According to senior officials in the ministry, the Apex Committee in its 17th meeting held on October 15 deliberated in detail on the new proposals and ratified the recommendations made by the Technical Committee. The Technical Committee had deliberated on 35 cases related to approval of clinical trials and protocol amendments.
As per the direction of the Supreme Court made in its order April 21, 2014, the proposals of global clinical trials (GCTs)/clinical trials of NCEs are required to be evaluated with regard to three parameters like the assessment of risk versus benefit to the patients; innovation vis-à-vis existing therapeutic option; and unmet medical need in the country.
Out of these 35 cases, 19 cases were related to GCTs, remaining 16 cases were related to clinical trials for approval of new drugs including fixed dose combination, subsequent new drugs and biologicals. Out of 19 GCT cases, 11 were for approval of clinical trials and remaining 8 cases were for approval of protocol amendments.

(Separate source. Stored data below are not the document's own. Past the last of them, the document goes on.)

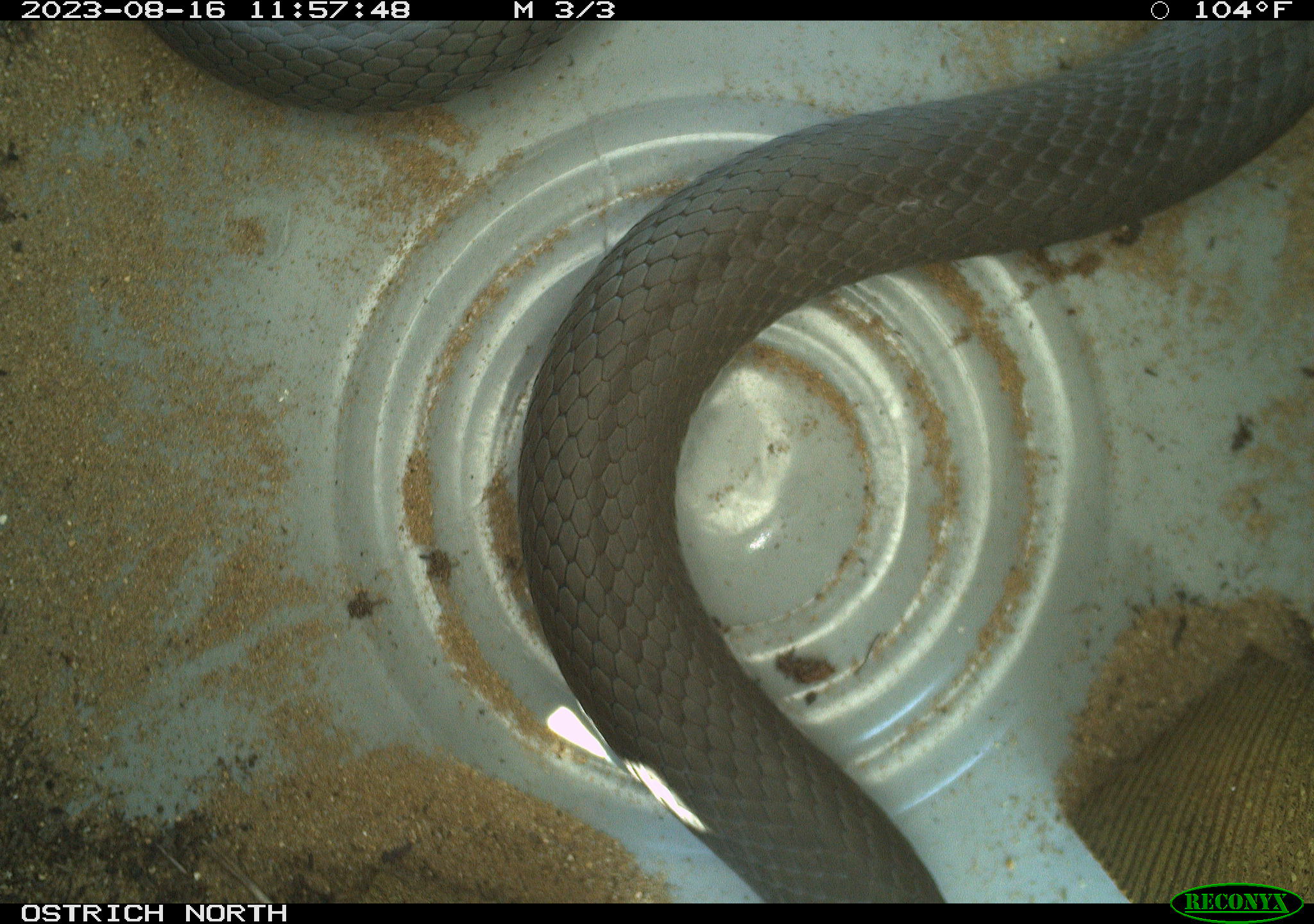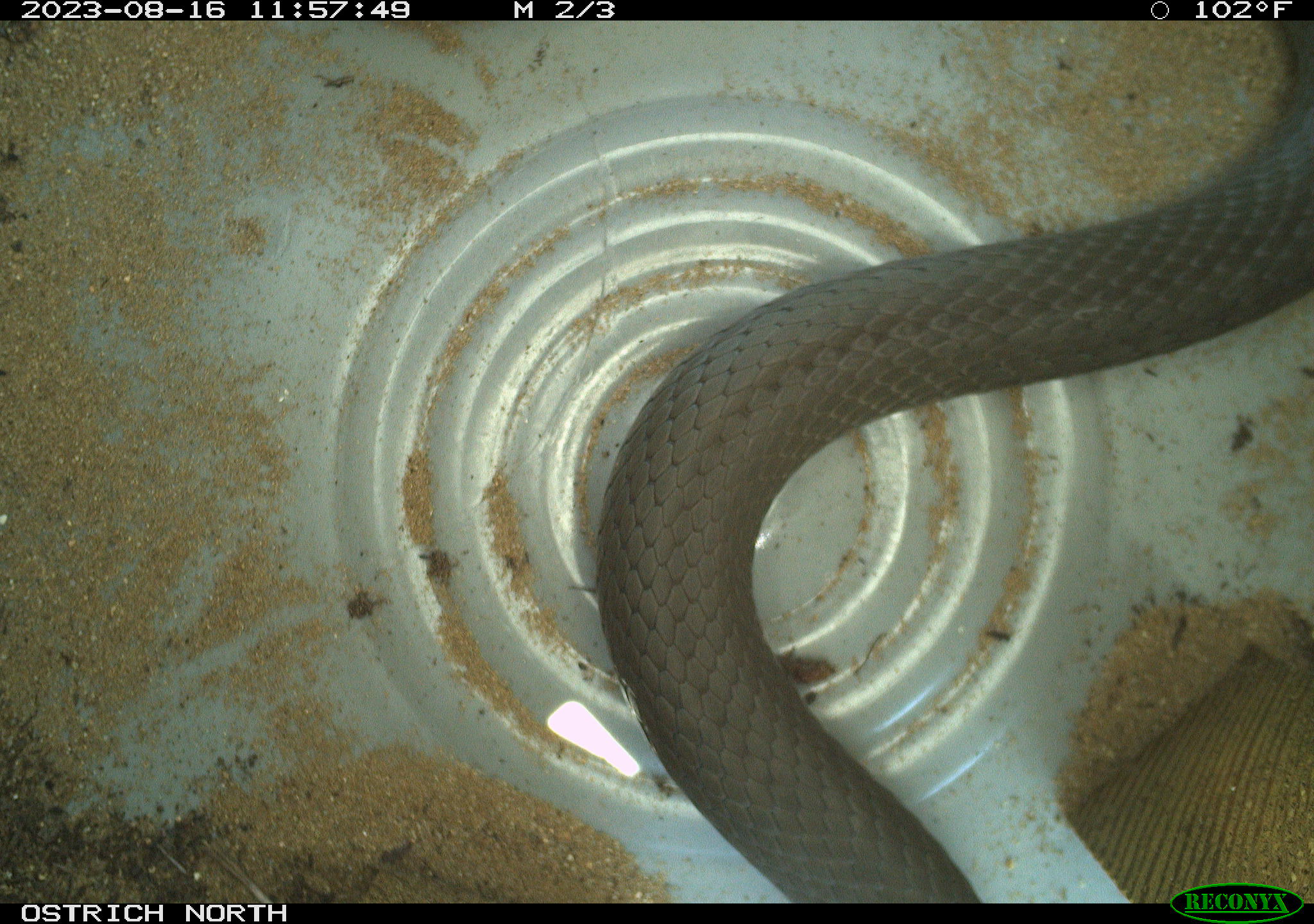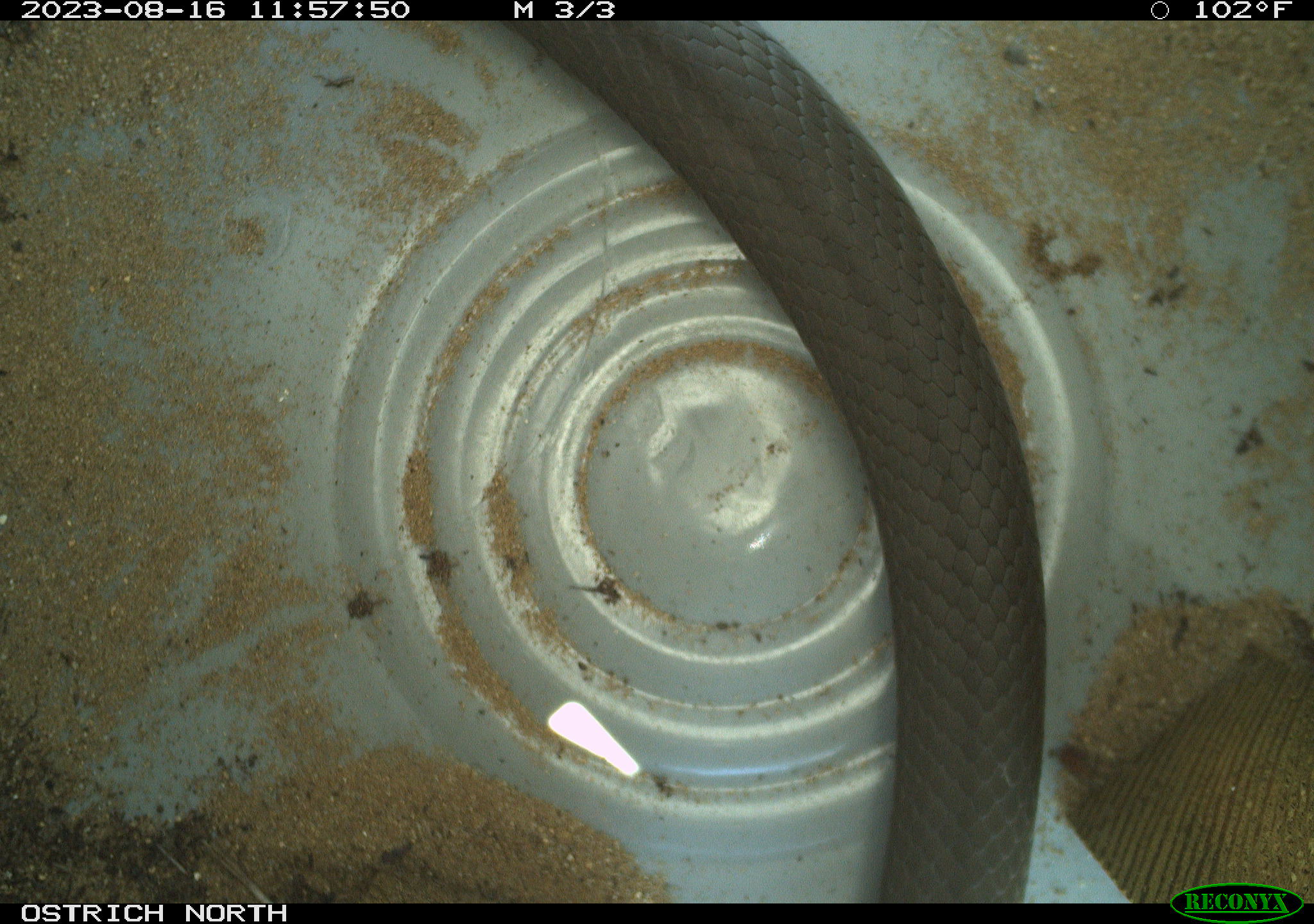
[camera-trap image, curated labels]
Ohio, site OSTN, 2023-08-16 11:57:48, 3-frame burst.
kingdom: Animalia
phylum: Chordata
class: Reptilia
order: Squamata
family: Colubridae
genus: Coluber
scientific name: Coluber constrictor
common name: eastern racer snake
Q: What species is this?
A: Eastern racer snake (Coluber constrictor).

After detailed deliberation, the Technical Committee recommended approval for 10 out of 11 cases of global clinical trials and all 8 cases of protocol amendments as per recommendations of the SECs. In one case of global clinical trial of anti-TB drugs (rifapentine, isoniazid), the Committee recommended that the applicant should be asked to make a presentation before the Committee in presence of HIV and TB experts.
PPD (biosimilar rituximab and trastuzumab biosimilar), Wyeth (bosutinib), Novartis (glycopyrronium bromide/NVA237, and LDK378 -NCE), MSD (sitagliptin and metformin HCl extended release, FDC tablet), INC Research (hercules-trastuzumab), BMS (dasatinib), Boehringer (BIBW2992-afatinib), Roche (trastuzumab emtansine), Pfizer (axitinib), Klinera (tenofovir disaproxil fumarate), Asiatic (ART-123-thrombomodulin alfa), Amgen Technology (AMG 145), Siro Clinpharm (GZGD03109), Eli Lilly (LY2963016) and Manipal (QPI-1007) are some of the companies which applied for global clinical trials and got the approval.